■ Written task ■
Reproduce the records from the line with "Which of the candidates" to the line with "2.93 metres", swapping "beige wall" for "cream wall" and leaving all else unchanged.

■ Given records ■

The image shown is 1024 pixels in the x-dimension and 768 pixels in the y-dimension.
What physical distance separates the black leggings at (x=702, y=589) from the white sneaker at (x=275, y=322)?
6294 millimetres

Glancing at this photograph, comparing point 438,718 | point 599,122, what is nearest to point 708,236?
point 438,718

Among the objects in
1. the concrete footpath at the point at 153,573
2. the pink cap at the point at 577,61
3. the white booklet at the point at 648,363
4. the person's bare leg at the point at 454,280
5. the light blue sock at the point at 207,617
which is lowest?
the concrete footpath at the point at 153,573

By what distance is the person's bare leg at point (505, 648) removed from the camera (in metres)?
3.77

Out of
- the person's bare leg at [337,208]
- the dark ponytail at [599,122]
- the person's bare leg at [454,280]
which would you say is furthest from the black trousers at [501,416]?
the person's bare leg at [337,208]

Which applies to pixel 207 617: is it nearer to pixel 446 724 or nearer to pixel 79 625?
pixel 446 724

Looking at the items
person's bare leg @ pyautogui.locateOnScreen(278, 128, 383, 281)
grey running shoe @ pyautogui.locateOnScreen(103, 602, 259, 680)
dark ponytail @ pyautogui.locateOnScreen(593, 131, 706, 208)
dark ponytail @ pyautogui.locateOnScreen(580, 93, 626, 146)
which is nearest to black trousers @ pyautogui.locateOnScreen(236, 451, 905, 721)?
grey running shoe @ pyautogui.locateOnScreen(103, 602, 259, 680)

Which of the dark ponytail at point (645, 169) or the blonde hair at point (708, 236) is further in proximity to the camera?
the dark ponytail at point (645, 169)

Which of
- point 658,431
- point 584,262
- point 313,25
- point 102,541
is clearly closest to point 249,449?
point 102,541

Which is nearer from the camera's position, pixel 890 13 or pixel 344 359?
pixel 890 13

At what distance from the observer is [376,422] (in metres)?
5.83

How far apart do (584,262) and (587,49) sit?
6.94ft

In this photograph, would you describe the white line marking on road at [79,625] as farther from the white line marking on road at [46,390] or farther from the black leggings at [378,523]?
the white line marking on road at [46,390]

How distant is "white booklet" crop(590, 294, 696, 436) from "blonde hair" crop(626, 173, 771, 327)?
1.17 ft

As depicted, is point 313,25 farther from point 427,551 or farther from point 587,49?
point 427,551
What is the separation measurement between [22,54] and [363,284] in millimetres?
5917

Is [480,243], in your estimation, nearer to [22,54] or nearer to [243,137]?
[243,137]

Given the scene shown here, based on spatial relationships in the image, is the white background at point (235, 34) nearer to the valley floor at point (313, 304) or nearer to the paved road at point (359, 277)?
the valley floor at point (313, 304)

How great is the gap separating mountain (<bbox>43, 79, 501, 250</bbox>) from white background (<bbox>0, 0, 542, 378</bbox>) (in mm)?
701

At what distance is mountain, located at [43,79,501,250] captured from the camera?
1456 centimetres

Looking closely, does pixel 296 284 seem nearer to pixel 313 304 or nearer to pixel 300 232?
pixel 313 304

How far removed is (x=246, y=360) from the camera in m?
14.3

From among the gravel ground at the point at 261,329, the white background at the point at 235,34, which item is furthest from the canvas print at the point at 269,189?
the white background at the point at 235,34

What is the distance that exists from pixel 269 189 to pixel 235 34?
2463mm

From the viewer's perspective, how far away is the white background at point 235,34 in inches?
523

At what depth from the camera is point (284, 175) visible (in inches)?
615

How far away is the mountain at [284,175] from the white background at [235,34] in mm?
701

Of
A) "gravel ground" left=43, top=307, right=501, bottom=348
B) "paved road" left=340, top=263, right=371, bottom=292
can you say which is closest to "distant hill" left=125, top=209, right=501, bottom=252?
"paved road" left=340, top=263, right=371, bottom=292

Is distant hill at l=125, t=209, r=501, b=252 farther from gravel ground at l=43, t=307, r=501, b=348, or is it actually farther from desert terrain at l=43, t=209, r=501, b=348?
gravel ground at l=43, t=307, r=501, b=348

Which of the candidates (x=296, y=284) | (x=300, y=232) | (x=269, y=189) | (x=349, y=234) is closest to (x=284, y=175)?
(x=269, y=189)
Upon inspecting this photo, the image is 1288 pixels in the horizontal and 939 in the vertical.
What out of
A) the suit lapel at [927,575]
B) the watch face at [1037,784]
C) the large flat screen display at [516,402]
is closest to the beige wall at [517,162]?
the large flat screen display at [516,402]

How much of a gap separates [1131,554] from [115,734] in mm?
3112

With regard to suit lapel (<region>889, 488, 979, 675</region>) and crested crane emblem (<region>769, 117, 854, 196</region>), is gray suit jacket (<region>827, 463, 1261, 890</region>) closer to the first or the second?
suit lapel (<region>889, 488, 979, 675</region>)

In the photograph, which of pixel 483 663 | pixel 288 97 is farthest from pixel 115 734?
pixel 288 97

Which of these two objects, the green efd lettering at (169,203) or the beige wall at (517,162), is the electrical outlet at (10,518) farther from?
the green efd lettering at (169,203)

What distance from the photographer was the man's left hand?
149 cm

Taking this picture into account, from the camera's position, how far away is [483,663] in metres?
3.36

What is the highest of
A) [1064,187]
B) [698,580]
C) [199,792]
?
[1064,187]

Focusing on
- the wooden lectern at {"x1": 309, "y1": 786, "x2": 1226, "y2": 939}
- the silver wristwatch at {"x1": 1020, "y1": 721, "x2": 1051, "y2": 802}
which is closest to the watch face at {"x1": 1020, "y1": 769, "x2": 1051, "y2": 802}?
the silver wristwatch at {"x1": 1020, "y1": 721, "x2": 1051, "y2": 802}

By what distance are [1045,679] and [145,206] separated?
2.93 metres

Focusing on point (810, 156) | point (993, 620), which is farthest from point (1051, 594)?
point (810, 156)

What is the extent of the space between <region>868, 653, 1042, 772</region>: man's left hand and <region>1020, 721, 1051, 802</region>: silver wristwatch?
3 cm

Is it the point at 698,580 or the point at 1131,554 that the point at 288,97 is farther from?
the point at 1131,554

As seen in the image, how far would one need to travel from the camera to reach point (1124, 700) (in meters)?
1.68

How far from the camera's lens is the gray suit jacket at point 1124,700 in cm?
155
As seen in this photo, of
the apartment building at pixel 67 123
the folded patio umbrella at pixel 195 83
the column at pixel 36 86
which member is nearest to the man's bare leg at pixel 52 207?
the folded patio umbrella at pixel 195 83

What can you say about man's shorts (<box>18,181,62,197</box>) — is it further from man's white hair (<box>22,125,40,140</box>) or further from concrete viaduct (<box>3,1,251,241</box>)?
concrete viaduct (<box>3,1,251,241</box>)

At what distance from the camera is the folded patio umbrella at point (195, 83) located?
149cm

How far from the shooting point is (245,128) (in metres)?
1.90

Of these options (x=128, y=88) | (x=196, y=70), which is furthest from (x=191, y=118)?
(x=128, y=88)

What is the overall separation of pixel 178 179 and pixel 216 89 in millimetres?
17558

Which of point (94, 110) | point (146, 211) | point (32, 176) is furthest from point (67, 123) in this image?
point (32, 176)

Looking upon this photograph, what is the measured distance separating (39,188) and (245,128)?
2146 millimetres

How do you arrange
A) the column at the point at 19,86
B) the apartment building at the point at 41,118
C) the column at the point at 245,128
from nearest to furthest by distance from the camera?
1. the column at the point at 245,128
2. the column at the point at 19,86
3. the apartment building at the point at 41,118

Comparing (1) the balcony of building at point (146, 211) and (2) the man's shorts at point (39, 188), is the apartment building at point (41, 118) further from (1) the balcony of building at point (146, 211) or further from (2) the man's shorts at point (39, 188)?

■ Solution for this exercise ■
Which of the candidates (x=296, y=284) | (x=300, y=232) | (x=269, y=189) | (x=349, y=234) is closest to (x=284, y=175)?
(x=269, y=189)
Upon inspecting this photo, the image is 1288 pixels in the horizontal and 939 in the vertical.
What out of
A) the suit lapel at [927,575]
B) the watch face at [1037,784]
C) the large flat screen display at [516,402]
is closest to the cream wall at [517,162]?
the large flat screen display at [516,402]

How much of a gap separates [1131,554] from [115,734] in mm?
3112

With regard to suit lapel (<region>889, 488, 979, 675</region>) and crested crane emblem (<region>769, 117, 854, 196</region>), is gray suit jacket (<region>827, 463, 1261, 890</region>) closer to the first or the second?
suit lapel (<region>889, 488, 979, 675</region>)

In the photograph, which of pixel 483 663 | pixel 288 97 is farthest from pixel 115 734?
pixel 288 97

Which of these two objects, the green efd lettering at (169,203) or the cream wall at (517,162), is the electrical outlet at (10,518) farther from?
the green efd lettering at (169,203)

What distance from the photographer was the man's left hand?
149 cm

Taking this picture into account, from the camera's position, how far away is [483,663] in metres?
3.36

What is the highest of
A) [1064,187]
B) [698,580]
C) [199,792]
?
[1064,187]

Focusing on
- the wooden lectern at {"x1": 309, "y1": 786, "x2": 1226, "y2": 939}
- the silver wristwatch at {"x1": 1020, "y1": 721, "x2": 1051, "y2": 802}
which is closest to the watch face at {"x1": 1020, "y1": 769, "x2": 1051, "y2": 802}?
the silver wristwatch at {"x1": 1020, "y1": 721, "x2": 1051, "y2": 802}

By what distance are [1045,679] and [145,206] separated?
2.93 metres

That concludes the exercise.